UN Adopts VOC Recommendations to Counter Forced Labor “Xinjiang Blindspot” 

In a major blow to China’s system of oppression, the United Nations’ International Labor Organization (ILO) refreshed its handbook on combatting forced labor, issuing new guidelines to address the risk in global supply chains. The ILO adopted nearly all of VOC’s recommendations to more accurately measure and counter forced labor.  

Changes to the ILO’s handbook—detailed in a new article published in the China Brief by VOC’s China Director Dr. Adrian Zenz—address key shortcomings and now squarely target Beijing’s system of forced labor. This refresh also addresses what VOC described as the “Xinjiang blindspot” in ILO forced labor metrics, which largely missed coerced work perpetrated by authoritarian regimes and employed outdated measurement frameworks.  
If properly followed, these new guidelines will make it harder for companies to deny the risk of forced labor in factories they have connections with, like Volkswagen recently did in a widely criticized “audit” of its operations in Xinjiang. This update also presents potentially major implications for forced labor legislation worldwide, including the US Uyghur Forced Labor Prevention Act (UFLPA) and the European Union’s proposed forced labor ban that is poised for a parliamentary vote on April 23.  
“Given how seldom the ILO updates its forced labor guidelines, the influence of VOC’s research on this revision to the UN’s forced labor standards is a historic outcome,” said Ambassador Andrew Bremberg, VOC’s President Emeritus and a former US Ambassador to the UN. “The timing of this update could not be more critical considering that the EU Parliament is about to vote on its own forced labor ban which is entirely dependent on having strong ILO standards.

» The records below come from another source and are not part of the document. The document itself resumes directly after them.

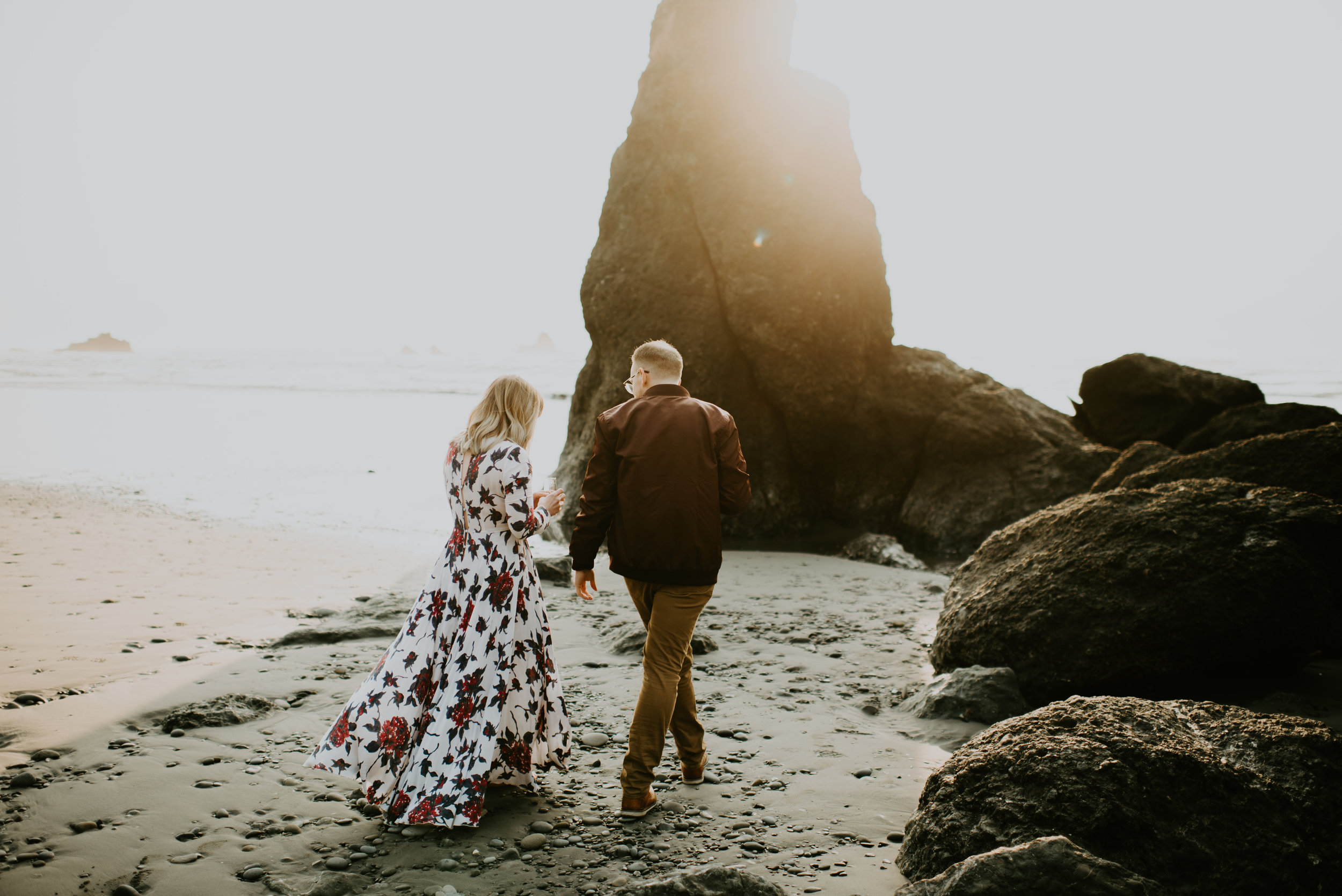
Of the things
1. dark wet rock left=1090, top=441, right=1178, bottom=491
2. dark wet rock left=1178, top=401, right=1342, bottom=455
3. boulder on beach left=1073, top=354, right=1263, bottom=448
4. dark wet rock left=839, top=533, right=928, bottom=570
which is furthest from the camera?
boulder on beach left=1073, top=354, right=1263, bottom=448

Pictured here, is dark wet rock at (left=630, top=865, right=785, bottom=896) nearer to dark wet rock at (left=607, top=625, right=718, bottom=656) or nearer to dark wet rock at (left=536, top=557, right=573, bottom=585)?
dark wet rock at (left=607, top=625, right=718, bottom=656)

The United States must now push for stringent enforcement and monitoring mechanisms within the ILO to hold the CCP accountable.”  

The ILO’s update builds on a paper published by VOC in November 2023 in the Journal of Human Trafficking after discussions with senior ILO officials detailed how these metrics fail to adequately capture state-imposed forced labor in places like Xinjiang, Tibet, Uzbekistan, Turkmenistan, and Tajikistan. The report proposed a new framework to assess “non-internment state-imposed” forced labor such as what Beijing perpetrates against ethnic minorities.  

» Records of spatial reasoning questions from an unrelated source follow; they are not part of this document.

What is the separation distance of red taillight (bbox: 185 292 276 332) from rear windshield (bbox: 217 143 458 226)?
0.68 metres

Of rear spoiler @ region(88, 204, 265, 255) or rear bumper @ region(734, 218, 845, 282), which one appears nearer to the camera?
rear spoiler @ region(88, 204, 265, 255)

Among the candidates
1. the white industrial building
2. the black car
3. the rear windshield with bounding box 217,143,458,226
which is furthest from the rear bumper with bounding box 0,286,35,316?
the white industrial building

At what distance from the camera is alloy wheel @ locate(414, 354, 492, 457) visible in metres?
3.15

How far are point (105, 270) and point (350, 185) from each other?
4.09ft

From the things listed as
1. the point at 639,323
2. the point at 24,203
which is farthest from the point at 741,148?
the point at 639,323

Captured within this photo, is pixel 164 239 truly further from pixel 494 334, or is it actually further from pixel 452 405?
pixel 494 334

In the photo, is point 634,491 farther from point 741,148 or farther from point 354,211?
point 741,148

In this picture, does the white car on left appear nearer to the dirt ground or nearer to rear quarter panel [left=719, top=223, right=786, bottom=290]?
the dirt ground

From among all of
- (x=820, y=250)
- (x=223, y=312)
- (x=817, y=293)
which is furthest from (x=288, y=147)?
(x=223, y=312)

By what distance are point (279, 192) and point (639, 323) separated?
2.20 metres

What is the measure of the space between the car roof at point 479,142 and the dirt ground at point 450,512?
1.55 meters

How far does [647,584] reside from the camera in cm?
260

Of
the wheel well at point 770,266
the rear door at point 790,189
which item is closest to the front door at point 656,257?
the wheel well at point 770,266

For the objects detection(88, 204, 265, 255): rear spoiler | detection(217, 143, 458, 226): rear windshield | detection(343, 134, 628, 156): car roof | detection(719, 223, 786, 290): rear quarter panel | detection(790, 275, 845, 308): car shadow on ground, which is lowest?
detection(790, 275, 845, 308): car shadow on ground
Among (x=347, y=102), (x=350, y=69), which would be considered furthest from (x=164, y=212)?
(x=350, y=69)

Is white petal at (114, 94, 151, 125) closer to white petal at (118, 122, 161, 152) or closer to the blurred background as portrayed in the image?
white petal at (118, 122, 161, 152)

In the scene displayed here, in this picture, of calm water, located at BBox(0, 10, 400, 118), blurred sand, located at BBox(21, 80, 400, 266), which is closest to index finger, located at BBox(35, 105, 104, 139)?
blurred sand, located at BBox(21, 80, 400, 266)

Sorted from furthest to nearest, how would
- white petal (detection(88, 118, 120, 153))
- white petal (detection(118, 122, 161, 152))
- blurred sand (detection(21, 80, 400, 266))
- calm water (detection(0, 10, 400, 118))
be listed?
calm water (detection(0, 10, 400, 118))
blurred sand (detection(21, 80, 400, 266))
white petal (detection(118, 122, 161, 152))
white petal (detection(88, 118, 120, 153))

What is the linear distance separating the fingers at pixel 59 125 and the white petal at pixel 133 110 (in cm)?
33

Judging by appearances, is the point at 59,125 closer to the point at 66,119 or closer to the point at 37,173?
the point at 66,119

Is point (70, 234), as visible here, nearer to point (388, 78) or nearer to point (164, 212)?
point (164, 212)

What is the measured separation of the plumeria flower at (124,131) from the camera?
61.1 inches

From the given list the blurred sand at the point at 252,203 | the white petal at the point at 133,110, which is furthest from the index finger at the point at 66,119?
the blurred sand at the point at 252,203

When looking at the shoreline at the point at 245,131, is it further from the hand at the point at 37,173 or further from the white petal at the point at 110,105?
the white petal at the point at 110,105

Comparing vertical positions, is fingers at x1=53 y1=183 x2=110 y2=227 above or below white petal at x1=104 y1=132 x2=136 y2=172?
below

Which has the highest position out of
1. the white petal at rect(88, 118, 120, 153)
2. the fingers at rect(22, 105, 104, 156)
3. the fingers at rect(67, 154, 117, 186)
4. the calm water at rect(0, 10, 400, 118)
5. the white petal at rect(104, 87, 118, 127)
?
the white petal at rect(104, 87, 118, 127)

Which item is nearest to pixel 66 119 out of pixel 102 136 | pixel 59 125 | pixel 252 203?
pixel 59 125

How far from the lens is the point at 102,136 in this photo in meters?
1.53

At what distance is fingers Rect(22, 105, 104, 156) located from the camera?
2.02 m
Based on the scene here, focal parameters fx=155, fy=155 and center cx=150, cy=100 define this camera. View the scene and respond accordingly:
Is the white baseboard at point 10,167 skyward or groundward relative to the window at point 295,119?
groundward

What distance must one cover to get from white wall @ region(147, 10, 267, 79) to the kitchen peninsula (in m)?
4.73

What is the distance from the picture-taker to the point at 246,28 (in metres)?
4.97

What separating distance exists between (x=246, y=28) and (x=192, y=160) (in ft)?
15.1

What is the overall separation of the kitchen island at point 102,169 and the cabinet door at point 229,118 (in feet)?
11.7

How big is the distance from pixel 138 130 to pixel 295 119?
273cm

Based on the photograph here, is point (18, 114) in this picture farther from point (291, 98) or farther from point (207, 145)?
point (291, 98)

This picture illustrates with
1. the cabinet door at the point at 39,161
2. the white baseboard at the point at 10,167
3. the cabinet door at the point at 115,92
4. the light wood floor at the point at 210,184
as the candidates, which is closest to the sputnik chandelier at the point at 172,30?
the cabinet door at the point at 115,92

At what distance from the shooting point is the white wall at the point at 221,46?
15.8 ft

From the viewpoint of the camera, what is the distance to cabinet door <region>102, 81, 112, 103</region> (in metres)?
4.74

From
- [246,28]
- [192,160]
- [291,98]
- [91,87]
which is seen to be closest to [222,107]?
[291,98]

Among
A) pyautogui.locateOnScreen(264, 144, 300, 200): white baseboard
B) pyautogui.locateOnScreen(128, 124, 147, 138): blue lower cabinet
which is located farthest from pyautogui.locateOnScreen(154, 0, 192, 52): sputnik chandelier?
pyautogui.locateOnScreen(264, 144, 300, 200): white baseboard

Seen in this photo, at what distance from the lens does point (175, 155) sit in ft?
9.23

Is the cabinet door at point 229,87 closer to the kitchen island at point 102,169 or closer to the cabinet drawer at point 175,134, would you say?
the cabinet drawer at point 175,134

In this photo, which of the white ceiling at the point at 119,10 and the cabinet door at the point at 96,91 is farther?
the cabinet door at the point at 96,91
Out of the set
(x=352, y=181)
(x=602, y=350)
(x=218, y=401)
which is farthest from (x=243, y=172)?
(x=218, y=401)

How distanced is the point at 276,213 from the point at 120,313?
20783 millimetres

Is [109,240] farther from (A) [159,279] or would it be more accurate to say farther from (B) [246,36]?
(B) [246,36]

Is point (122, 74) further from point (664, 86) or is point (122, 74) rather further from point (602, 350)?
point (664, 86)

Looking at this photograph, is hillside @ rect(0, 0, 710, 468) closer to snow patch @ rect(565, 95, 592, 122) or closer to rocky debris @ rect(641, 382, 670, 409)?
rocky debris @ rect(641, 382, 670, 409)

“Because of the systemic nature of forced labor in Xinjiang and the inability of Uyghurs to speak freely during audits or on-site visits by investigators, the only way to properly enforce a ban that captures Uyghur forced labor is to shift the burden of proof to importing companies, as the UFLPA does,” said Dr. Adrian Zenz, VOC’s China Director and the author of its November paper on the topic. “While the European Council unfortunately removed this critical provision from the EU’s draft regulation, they can still capture Uyghur forced labor by adhering closely to the ILO’s new guidelines, which for the first time, now specify that one can establish the presence of forced labor through the existence of a state policy, its enforcement in the region, and the general inability to assess specific instances of forced labor on the ground.”  

“Beijing has tainted global supply chains so pervasively that products made with Uyghur forced labor, from the cotton in clothes to the tomatoes in ketchup, are almost unavoidable in the global marketplace,” said Dr. Eric Patterson, VOC’s President and CEO. “The new ILO guidelines shaped by VOC’s research are a crucial step to ending Beijing’s ability to turn its mass atrocities into profit. We urge all authorities and national governments, especially our European allies and friends in the Western Hemisphere, to pass and properly enforce robust legislation to end this outrage and protect citizens from unwittingly financing Beijing’s attritional genocide of the Uyghurs.”